As of Wednesday, there are 18 confirmed and 107 probable cases associated with the North Philadelphia school, bringing the total to 125, up 17 from last week.

What to Know

  • The number of mumps cases connected to Temple University continues to rise.
  • As of Wednesday, the number of confirmed and probable cases tied to Temple had reached 125, according to the city health department.
  • The University of Pennsylvania also announced last week that one undergraduate student living off campus had a confirmed case of the mumps.

The number of mumps cases connected to Temple University continues to rise.

As of Wednesday, there are 18 confirmed and 107 probable cases associated with the North Philadelphia school, bringing the total to 125, up 17 from last week.

Nearly 2300 Temple students students and staffers lined up outside Mitten Hall's Great Court on 1913 North Broad Street last week for free vaccine and booster shots.

Also last week, the University of Pennsylvania announced that one undergraduate student living off campus had a confirmed case of the mumps. Public health officials are monitoring the situation but don't believe the Penn case is related to Temple. 

Drexel and West Chester have also seen individual cases of the mumps.

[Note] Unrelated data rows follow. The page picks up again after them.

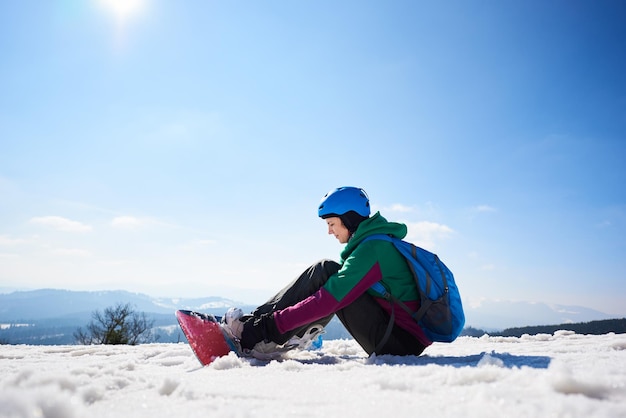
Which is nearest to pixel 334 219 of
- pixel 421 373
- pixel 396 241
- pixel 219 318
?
pixel 396 241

Fifty years ago, mumps was a childhood rite of passage of puffy cheeks and swollen jaws. That all changed with the arrival of a vaccine in the late 1960s, nearly eradicating the disease. Research suggests that protection fades 10 or more years after the second dose.

The Centers for Disease Control and Prevention say the MMR vaccine is the best protection.

Mumps is caused by a virus. It's contagious and spreads through coughing and sneezing. Common symptoms are fever, headache, and painfully swollen salivary glands that can cause puffy cheeks. Most cases occur in children and teens who spread it at schools and dormitories.

Some people never have symptoms. In most others, it is a mild disease that people completely recover from in few weeks. Sometimes it can lead to complications: hearing loss, meningitis and swollen testicles. In rare cases, infections lead to sterility.